…yeah, that’s a good way to describe how I felt yesterday. Ever have one of those days?
The past few months have been particularly challenging for me. Marc went back to work full-time after working from home for most of the past 4 years. Not only that, but he has a 3-hour, round-trip daily commute and so is gone for at least 12 hours. For many of you, that’s reality…and I’ve gotten used to it, but it was a difficult transition given what our situation had been.
Right at the same time, I was experiencing my first trimester of pregnancy, with extreme tiredness and day-long nausea unlike any of my other previous pregnancies. Again, not something that other ladies don’t go through, but combined with the transition to “solo” days with our brood of seven, I was pretty exhausted and drained.
Then Marc and my oldest son went away for three weeks to Kenya. I praise God for everything that was accomplished in terms of training and Kingdom Expansion while they were there, but…that was a l-o-n-g three weeks.
I figured after the holidays things would normalize. But I forgot how active my children are, how much they love to be outside…and how STUCK INSIDE we all are during winters in Indiana. Our 1400 SF house seems smaller than it used to. And it’s loud.
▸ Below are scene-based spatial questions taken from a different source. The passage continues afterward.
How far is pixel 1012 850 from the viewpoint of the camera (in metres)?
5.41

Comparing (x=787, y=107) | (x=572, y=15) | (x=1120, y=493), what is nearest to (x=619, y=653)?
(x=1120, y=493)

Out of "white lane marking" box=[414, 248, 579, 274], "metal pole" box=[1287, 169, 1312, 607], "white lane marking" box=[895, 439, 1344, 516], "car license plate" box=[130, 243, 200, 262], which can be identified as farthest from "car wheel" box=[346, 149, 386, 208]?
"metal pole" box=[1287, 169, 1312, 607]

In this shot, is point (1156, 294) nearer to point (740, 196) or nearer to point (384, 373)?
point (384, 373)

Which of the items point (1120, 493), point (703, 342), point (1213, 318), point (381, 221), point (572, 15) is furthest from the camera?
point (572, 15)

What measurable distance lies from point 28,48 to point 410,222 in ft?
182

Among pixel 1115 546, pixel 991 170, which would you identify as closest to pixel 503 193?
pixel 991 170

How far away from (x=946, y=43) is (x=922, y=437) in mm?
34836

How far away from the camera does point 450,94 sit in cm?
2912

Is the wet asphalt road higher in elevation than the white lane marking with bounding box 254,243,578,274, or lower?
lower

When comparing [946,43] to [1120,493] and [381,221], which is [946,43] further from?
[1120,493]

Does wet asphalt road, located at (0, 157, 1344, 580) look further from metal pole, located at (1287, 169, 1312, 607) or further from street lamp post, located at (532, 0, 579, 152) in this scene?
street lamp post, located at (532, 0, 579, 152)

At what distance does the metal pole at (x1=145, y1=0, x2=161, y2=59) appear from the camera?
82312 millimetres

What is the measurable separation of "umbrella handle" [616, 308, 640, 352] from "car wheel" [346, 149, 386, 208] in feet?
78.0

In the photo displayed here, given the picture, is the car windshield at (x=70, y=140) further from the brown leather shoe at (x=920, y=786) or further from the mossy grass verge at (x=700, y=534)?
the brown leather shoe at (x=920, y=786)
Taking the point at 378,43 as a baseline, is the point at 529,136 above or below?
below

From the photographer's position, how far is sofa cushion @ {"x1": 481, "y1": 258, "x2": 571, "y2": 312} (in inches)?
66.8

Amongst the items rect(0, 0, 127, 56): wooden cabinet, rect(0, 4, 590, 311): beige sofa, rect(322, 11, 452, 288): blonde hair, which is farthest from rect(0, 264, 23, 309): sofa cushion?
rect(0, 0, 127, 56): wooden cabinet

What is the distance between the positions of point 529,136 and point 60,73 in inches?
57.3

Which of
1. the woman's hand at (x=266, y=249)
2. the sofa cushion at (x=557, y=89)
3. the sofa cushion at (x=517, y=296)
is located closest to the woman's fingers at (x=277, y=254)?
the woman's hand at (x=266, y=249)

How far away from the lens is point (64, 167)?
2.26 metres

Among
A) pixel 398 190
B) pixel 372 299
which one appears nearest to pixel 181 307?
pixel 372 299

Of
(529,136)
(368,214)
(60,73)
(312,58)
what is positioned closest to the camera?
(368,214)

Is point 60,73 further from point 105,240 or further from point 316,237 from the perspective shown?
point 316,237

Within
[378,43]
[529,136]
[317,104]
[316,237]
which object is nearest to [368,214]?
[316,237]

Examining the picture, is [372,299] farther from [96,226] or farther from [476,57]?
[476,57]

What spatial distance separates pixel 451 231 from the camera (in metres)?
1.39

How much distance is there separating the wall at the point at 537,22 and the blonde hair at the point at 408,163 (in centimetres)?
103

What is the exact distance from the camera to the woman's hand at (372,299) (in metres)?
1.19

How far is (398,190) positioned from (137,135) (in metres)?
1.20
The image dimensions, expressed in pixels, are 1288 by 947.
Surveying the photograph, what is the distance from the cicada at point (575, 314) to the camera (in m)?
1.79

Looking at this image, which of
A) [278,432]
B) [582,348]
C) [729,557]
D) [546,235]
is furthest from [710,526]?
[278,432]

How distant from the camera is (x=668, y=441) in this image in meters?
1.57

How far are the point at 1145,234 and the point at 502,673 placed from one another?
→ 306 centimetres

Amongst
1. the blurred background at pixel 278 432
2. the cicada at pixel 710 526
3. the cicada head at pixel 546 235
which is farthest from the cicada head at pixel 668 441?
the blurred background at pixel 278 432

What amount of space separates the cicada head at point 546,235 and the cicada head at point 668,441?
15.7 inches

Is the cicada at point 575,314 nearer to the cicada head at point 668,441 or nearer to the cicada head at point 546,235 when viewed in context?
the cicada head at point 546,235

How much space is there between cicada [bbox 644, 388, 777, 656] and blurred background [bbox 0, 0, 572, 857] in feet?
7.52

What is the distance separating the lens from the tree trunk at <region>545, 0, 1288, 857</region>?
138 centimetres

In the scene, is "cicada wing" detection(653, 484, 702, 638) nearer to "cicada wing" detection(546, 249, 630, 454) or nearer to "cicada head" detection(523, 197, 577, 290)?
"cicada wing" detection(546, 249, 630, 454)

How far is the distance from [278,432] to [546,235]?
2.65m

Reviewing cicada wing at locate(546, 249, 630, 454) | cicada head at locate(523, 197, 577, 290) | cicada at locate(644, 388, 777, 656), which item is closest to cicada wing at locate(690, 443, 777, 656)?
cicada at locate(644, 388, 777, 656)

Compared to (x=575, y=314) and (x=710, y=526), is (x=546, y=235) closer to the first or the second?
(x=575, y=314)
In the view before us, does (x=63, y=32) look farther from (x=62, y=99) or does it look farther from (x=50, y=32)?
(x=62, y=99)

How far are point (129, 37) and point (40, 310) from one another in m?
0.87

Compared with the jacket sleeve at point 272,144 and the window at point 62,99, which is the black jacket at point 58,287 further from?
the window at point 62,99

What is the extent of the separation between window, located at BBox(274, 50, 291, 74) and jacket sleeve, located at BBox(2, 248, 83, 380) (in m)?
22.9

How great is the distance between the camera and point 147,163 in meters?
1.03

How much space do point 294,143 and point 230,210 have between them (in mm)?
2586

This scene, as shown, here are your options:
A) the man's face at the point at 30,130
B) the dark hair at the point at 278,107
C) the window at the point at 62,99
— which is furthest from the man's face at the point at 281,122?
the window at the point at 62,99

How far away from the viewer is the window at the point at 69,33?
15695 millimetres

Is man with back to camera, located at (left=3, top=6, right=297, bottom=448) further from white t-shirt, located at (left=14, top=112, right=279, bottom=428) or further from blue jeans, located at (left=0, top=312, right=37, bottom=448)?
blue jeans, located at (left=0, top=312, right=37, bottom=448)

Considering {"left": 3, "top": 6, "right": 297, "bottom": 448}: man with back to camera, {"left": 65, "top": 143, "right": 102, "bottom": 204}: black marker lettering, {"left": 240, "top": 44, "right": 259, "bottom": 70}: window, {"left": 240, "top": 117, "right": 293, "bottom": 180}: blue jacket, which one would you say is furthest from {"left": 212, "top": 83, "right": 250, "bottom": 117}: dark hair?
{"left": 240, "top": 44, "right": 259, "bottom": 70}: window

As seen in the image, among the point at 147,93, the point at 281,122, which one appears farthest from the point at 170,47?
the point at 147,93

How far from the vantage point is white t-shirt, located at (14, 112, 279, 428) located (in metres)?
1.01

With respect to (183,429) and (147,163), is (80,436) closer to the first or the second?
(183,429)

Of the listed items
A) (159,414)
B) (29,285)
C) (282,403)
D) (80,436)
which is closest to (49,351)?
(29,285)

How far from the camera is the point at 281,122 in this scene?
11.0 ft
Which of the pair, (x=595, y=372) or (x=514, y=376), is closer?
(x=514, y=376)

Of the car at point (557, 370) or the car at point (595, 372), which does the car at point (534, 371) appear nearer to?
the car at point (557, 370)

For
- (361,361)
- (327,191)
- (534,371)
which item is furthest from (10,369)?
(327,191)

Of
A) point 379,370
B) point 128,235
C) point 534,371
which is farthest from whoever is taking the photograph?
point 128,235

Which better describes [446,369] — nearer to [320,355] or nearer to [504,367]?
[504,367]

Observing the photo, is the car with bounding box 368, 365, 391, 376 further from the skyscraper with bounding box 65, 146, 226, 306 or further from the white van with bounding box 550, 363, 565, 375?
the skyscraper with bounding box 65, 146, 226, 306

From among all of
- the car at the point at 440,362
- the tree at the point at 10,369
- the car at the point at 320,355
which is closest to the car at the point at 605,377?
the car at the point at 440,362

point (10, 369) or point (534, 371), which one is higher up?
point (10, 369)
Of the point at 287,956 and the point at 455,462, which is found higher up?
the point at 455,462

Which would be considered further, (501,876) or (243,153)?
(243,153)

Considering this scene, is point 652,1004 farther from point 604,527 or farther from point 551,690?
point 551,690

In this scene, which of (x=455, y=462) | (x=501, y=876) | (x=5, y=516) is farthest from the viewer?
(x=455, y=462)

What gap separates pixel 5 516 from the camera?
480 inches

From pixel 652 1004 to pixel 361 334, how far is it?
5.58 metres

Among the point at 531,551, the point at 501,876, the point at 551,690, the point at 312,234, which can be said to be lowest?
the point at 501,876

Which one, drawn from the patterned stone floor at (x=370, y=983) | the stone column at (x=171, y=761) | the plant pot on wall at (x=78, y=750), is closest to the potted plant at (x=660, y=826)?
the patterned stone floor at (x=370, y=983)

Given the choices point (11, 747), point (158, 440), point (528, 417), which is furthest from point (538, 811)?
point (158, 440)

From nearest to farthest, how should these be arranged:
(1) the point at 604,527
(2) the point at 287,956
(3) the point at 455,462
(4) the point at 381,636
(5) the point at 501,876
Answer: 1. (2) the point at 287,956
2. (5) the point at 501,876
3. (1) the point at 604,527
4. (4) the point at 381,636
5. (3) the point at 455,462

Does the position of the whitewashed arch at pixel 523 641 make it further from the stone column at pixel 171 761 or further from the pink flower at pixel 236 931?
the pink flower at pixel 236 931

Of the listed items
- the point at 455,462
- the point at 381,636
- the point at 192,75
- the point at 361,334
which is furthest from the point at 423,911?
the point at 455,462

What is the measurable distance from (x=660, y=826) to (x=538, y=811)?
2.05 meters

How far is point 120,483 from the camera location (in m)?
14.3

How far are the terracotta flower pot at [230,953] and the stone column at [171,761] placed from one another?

With all of these transitions, and with my sickness and tiredness, I haven’t been as consistent as I both want and need to be in the discipleship of the children and in relationship-building. I can see that some things are suffering a bit as a result, although I am thankful for the Lord’s grace in enabling me to “persevere” and actually come out of a trying time on a pretty good note overall. Still, we’ve gotten into some habits that need to be reversed or replaced, and that will require yet another period of transition for all of us. I’ll be honest, I want to see better fruit but the amount of effort that I think it will require is a little intimidating.
I was a little discouraged in contemplating all of this yesterday, after an unexpectedly overwhelming afternoon. However, I had the pleasure of reading this morning from Habakkuk 3:17-19:
“Though the fig tree does not bud and there are no grapes on the vines, though the olive crop fails and the fields produce no food, though there are no sheep in the pen and no cattle in the stalls, yet I will rejoice in the LORD, I will be joyful in God my Savior.The Sovereign LORD is my strength; he makes my feet like the feet of a deer, he enables me to tread on the heights.” (Habakkuk 3:17-19)
This verse reminds me that even if we don’t see the “fruit” we desire..even if things are challenging…we can and should still rejoice in the LORD. He is our strength. Let us persevere in Him!